Like most of the female directors of 1950s and 60s, Vijaya Nirmala also started as a child artist and acted in more than 200 Telugu, Tamil and Malayalam films. Nirmala was just 11 when she was featured in 'Panduranga Mahatmyam' (1957) but her life changed after the hugely acclaimed 'Bhargavi Nilayam' (1964), in which she starred opposite Prem Nazir. Nirmala directed two films 'Meena' and 'Kavitha' in 1973. Nirmala's direction career is difficult to match for anyone as the Guinness Book of Records registers her as the female director who has made the highest number of films.

Sai Paranjpye's family's cultural history contributed a lot in her evolution as a filmmaker and when it happened it happened for good. 'Jadu Ka Sankh' (1974) set her for a long journey in filmmaking which Panajpye used to the optimum. 'Sparsh', 'Katha', 'Chashme Buddoor', 'Saaz', all her films showcased distinct themes in an easy way.
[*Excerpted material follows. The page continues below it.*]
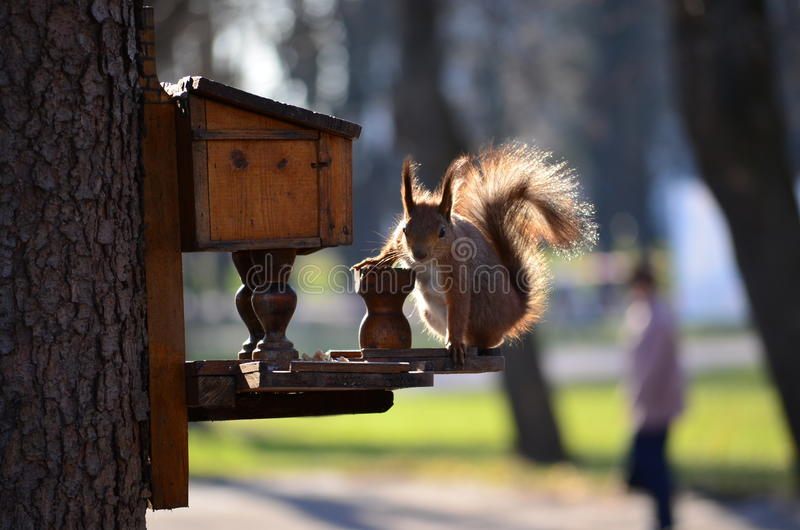 Squirrel. Cute plush squirrel eating nuts on the tree royalty free stock photo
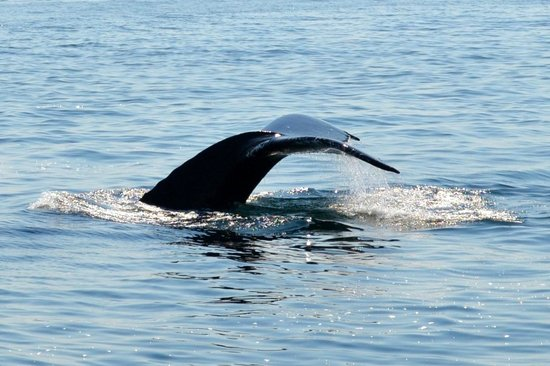 Hyannis Whale Watcher Cruises : whale about to do the tail flip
Sai is not very active now but other filmmakers are using her films as a source of inspiration. David Dhawan's 'Chashme Baddoor' (a remake of Paranjpye's film) is all set to hit the screens.

Aparna Sen's stature as a film actress was so big that she had to come to direction sooner or later and it had to be a different film, thankfully she didn't disappoint her fans. '36 Chowringhee Lane' (1981) marked her foray into direction, it was subtle, emotionally charged and heavy in its outcome. The film was made in English but it connected with everyone with all its loneliness and subtlety and gave a new dimension to the idea of English filmmaking in India. Aparna Sen has dedicated her life to socially relevant cinema and is continuously exploring the visual medium. After 'Iti Mrinalini', she is gearing up for 'Goynar Baksho', in which she is once again directing her talented daughter Konkona Sen Sharma.

Mira Nair and Deepa Mehta are leaving their impression on the world cinema map while Kalpna Lajmi, Vijaya Mehta, Revathy, Suhasini Maniratnam and Tanuja Chandra have also done their part to pave the way for more women filmmakers in India.

With more serious women filmmakers like Meghna Gulzar, Leena Yadav, Zoya Akhtar, Reema Kagti, Kiran Rao, Farah Khan, Rajshree and Anusha Rizvi coming into the frame, the future of female directors in Indian cinema seems to be touching a new high soon.